Since 2011, the sector has attracted over USD 4.4 bn across 33 recorded transactions. While metros like Mumbai, Bengaluru, Pune, and Chandigarh continue to dominate the investment landscape, recent transactions hint at a slow expansion of investor appetite toward emerging consumption hubs, though volumes outside core cities remain limited.
Annual PE Investments in Indian Retail Sector (2011–H1 2025)
Source: Knight Frank Research, Venture Intelligence
*Investments considered till 17th June 2025
Outlook |
Private equity investments in Indian real estate declined by 41% YoY in H1 2025, reflecting a shift in global capital allocation strategies. Investor decisions are now shaped by currency risk, post-tax returns, governance, and exit clarity. This moderation follows the post-COVID surge of 2021–2022, when India benefitted from ultra-low global interest rates, strong housing recovery, and sectoral reforms.

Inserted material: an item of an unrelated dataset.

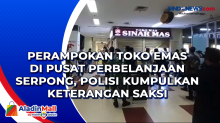 Perampokan Toko Emas di Pusat Perbelanjaan Serpong, Polisi Kumpulkan Keterangan Saksi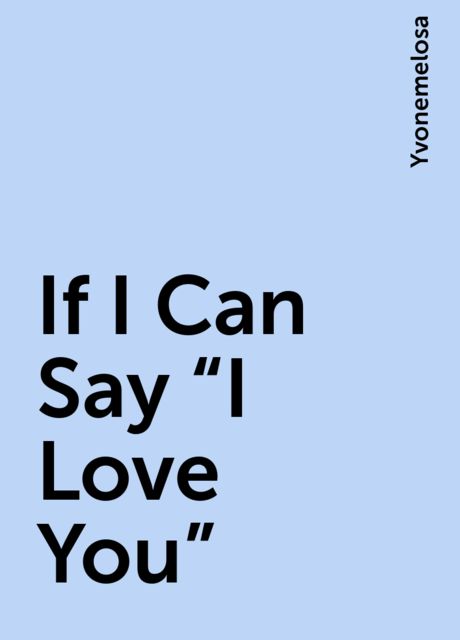 If I Can Say “I Love You”, Yvonemelosa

However, with rising global bond yields and INR depreciation, the yield advantage has narrowed. Capital is moving to jurisdictions offering clearer, risk-adjusted returns. While India’s macro fundamentals remain strong, the threshold for investment has risen.
PE Inflows and Monetary Shifts in However, the USA and UK
Source: Knight Frank Research, Venture Intelligence
*Investments considered till 17th June 2025
To reignite momentum, the sector must focus on institutional deal structuring, improved tax efficiency, and scalable platforms across core asset classes. The next wave of capital will depend on performance, not just potential. India remains a compelling long-term bet, but credibility, consistency, and execution will determine sustained investor confidence.